La Chimera is a masterpiece of ache. It leaves you with the sensation of having held something ancient and beautiful—a shard of painted pottery—only to realize you have to put it back in the dirt. Because that is where it belongs. And maybe, that is where we belong, too.
When Arthur descends into a tomb, the film shifts. The color drains. The image becomes vertical, narrow, suffocating. The camera becomes still, almost ceremonial. We are no longer watching a heist. We are watching a séance. Arthur does not smash and grab. He moves with the reverence of a priest entering a sacristy. He uncovers a fresco of a winged demon; the demon seems to look back at him. He finds a sarcophagus and, instead of prying it open for gold, he rests his forehead against the cold stone. He is not a thief. He is a mourner who has mistaken archaeology for necromancy.
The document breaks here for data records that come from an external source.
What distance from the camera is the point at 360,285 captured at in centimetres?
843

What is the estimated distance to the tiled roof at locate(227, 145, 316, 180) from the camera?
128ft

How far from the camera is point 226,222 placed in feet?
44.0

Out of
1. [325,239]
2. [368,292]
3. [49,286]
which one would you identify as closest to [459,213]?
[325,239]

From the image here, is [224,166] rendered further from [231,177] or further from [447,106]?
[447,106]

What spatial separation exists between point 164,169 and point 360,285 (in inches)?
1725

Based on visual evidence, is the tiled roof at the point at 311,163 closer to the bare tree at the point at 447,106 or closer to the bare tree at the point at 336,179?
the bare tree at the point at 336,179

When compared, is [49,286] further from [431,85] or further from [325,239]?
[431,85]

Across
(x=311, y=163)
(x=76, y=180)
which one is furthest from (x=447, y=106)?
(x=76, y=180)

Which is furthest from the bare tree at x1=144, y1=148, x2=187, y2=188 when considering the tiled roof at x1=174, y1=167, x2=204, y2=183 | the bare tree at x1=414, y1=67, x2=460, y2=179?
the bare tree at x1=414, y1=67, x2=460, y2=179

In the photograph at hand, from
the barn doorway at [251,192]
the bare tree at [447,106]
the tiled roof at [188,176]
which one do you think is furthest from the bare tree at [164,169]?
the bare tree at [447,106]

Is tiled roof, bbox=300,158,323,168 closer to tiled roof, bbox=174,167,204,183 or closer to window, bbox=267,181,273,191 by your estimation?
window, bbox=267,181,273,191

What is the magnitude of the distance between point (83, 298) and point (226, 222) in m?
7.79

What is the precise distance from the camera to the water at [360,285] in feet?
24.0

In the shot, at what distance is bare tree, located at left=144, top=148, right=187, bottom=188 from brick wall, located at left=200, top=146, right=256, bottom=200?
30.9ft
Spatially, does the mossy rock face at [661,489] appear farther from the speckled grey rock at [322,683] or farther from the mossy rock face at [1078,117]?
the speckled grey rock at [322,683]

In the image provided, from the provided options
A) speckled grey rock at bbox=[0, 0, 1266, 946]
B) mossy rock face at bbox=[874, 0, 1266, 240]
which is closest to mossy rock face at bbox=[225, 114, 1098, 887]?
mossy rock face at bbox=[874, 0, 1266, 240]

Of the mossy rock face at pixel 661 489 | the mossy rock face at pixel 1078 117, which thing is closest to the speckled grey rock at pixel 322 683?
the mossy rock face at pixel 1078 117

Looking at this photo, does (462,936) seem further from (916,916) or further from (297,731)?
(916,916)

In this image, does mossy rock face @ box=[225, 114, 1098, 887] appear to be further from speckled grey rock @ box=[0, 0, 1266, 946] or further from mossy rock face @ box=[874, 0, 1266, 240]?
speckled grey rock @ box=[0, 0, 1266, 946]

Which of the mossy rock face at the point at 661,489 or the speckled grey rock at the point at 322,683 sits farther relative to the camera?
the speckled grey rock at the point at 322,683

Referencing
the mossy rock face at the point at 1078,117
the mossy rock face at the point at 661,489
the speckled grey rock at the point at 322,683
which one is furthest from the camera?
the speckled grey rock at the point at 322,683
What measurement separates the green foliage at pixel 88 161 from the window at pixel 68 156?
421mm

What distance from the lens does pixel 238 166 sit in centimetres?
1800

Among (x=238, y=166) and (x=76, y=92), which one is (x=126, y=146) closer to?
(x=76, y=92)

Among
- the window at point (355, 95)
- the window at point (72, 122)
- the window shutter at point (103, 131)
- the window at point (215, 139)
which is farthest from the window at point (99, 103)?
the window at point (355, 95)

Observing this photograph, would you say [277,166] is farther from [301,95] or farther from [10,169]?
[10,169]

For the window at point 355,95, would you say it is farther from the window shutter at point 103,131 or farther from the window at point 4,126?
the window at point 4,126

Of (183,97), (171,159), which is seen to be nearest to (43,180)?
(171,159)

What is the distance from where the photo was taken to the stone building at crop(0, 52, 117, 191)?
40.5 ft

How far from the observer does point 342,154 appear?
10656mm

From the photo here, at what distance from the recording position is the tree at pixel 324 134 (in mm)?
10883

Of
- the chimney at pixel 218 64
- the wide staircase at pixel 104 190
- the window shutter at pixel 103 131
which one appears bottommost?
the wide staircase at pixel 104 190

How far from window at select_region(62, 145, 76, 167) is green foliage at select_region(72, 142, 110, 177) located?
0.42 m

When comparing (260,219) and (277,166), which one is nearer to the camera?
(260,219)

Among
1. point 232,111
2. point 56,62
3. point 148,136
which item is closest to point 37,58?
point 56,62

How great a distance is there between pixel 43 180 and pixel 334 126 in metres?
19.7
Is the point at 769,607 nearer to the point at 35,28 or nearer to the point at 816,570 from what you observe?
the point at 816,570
La Chimera
There is a moment in Alice Rohrwacher’s La Chimera where the frame seems to breathe. The grainy, shifting ratio of 16mm film expands into widescreen, then collapses back again. It feels like a heartbeat, or perhaps a gasp. This is the rhythm of the film itself: a suspended animation between the world of the living and the world of the dead, between the grime of the Tuscan soil and the golden perfection of the Etruscan afterlife. La Chimera is a masterpiece of ache
Arthur escapes the tomb, emerging from the earth reborn. He runs away from the tombaroli life and toward the sea, where he intends to start anew. The final shots suggest he has finally broken the spell of the chimera, choosing the uncertainty of the living world over the silence of the dead. And maybe, that is where we belong, too
In the realm of mythology, few creatures have captivated the imagination of people as much as La Chimera, a monstrous being from ancient Greek legend. The Chimera, also known as La Chimera in Italian, was a hybrid creature composed of the physical features of multiple animals, making it a formidable and fascinating subject of study.
La Chimera feels like a dream you wake from and immediately try to return to. Rohrwacher uses time strangely. Characters pause mid-sentence. The world tilts. The score (by the experimental group La Tarma ) blends whistles, industrial clangs, and folk songs.